TASKS TO PERFORM:
**a.** According to the commentary review, during what years did Willard Swartley teach at Anabaptist Mennonite Biblical Seminary?
**b.** Quote the commentary review word for word, starting with "Long-awaited commentary doesn’t" and going on through "well-developed writing style.".
Start of DOCUMENT EXTRACT
Long-awaited commentary doesn’t disappoint
Believers Church Bible Commentary
The wait is over. Herald Press has finally published a commentary on the Gospel of John in the Believers Church Bible Commentary series. Those patiently waiting will not be disappointed. Willard Swartley, professor emeritus at Anabaptist Mennonite Biblical Seminary in Elkhart, Ind., where he taught from 1978 until his retirement in 2004, has done a masterful job combining diligent research, engaging exegetical insights, and a well-developed writing style.
At 592 pages, Swartley’s commentary finds itself in good company with other mid-sized commentary works on John. After a very brief introduction (43 pages), the commentary is divided into five main sections: the prologue, the three Passover feasts, and essays on various subjects pertinent to John’s Gospel.
Unique contribution to Gospel literature
John’s Gospel is a place where a child can wade and an elephant can swim. It’s so markedly different from Matthew, Mark, and Luke that readers who come with the same presuppositions and interpretative principles for the synoptic Gospels are often so disappointed that they miss much of John’s rich theology and unique contribution to Gospel literature.
End of DOCUMENT EXTRACT
Start of MATERIAL SUPPLIED
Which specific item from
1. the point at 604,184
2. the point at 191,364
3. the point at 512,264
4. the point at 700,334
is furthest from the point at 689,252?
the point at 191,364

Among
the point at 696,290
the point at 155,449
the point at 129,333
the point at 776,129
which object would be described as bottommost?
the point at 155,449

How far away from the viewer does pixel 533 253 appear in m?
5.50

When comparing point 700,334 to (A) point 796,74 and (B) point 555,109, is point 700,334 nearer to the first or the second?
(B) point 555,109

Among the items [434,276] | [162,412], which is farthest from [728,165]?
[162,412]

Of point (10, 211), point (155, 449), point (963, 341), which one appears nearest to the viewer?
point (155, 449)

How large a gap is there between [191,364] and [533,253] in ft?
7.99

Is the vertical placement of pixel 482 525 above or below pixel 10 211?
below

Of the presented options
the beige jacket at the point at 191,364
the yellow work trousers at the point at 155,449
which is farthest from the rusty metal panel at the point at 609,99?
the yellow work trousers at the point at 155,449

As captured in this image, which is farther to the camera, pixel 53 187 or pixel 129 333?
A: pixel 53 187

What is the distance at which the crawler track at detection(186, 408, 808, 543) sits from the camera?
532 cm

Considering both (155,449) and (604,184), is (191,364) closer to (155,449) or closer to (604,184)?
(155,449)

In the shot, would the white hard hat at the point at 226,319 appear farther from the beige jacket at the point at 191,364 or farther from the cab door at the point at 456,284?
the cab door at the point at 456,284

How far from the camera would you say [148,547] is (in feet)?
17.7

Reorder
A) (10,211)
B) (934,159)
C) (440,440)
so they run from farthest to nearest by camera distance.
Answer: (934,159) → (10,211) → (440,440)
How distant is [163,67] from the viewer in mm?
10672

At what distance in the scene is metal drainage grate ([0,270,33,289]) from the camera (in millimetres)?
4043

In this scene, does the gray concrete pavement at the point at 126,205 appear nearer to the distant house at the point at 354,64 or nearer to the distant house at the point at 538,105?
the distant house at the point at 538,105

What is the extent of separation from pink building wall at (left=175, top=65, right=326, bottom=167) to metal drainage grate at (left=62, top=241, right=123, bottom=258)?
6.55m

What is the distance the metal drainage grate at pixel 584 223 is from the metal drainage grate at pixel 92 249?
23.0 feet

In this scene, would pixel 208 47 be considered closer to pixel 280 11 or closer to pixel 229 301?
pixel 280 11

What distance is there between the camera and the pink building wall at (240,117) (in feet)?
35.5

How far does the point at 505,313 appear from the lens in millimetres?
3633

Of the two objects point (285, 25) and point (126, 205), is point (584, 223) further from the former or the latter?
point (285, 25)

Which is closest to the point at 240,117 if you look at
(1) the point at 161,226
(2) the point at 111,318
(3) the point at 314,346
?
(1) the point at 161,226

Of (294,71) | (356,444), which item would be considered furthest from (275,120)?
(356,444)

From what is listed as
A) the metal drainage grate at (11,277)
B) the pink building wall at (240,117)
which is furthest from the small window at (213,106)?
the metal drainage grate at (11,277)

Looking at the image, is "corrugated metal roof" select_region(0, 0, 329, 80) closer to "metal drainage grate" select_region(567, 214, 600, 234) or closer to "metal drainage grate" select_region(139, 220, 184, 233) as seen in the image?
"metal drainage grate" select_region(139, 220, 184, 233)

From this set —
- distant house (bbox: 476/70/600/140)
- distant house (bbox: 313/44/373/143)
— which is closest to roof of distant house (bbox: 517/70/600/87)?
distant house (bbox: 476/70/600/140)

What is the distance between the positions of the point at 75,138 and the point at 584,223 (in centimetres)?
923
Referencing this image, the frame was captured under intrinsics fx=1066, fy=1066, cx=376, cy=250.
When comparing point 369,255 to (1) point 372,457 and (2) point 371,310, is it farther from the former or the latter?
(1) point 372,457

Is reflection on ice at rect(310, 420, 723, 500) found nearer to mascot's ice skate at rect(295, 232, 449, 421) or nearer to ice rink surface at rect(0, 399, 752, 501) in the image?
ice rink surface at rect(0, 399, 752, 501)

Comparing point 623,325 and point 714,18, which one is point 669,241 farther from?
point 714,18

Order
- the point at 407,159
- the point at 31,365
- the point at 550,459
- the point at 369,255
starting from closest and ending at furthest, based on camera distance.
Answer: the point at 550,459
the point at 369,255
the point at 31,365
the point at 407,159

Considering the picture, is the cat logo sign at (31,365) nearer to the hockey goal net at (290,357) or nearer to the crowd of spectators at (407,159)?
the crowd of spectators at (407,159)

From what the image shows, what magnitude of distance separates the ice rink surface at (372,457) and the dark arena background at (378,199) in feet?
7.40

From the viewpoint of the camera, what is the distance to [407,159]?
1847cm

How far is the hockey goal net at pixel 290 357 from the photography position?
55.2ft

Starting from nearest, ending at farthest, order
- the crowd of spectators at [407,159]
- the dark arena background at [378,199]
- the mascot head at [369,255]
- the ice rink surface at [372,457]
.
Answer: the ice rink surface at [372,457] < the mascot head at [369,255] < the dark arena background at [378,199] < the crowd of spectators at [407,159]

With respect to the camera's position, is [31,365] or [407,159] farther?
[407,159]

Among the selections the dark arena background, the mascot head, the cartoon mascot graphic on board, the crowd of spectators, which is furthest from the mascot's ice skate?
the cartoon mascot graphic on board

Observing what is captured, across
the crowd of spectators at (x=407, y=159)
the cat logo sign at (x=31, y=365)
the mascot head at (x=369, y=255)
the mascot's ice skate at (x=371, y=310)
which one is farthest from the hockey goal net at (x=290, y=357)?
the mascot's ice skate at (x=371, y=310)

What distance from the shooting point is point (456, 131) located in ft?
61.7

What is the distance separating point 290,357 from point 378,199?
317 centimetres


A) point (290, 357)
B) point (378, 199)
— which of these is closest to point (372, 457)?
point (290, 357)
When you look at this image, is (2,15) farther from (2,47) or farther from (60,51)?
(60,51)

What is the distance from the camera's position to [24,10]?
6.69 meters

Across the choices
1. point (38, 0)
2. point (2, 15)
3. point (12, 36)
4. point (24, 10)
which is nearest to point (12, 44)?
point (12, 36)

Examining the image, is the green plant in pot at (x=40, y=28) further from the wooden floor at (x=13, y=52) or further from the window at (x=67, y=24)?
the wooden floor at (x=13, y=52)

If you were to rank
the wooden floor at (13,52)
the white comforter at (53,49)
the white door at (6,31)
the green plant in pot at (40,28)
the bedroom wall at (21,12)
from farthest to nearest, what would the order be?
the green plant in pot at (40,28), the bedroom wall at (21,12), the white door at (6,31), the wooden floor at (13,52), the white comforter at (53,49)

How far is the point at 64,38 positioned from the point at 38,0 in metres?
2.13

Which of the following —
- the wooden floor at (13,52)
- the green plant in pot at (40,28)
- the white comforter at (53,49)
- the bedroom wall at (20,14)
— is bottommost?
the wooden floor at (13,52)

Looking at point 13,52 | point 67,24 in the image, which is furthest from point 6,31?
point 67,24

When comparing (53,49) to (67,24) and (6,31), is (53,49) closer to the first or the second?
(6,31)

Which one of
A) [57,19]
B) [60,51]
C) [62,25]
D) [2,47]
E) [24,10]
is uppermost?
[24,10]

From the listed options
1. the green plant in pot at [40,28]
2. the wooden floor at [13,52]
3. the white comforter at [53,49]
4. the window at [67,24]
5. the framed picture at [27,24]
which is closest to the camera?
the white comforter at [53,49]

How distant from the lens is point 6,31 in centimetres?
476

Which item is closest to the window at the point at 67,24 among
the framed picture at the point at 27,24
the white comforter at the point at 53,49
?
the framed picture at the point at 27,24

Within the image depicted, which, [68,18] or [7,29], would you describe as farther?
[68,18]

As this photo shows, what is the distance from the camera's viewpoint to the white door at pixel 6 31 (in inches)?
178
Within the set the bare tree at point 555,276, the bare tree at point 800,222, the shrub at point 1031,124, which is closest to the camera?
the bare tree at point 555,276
End of MATERIAL SUPPLIED
TASK RESPONSES:
**a.** From 1978 until his retirement in 2004.

**b.**
Long-awaited commentary doesn’t disappoint
Believers Church Bible Commentary
The wait is over. Herald Press has finally published a commentary on the Gospel of John in the Believers Church Bible Commentary series. Those patiently waiting will not be disappointed. Willard Swartley, professor emeritus at Anabaptist Mennonite Biblical Seminary in Elkhart, Ind., where he taught from 1978 until his retirement in 2004, has done a masterful job combining diligent research, engaging exegetical insights, and a well-developed writing style.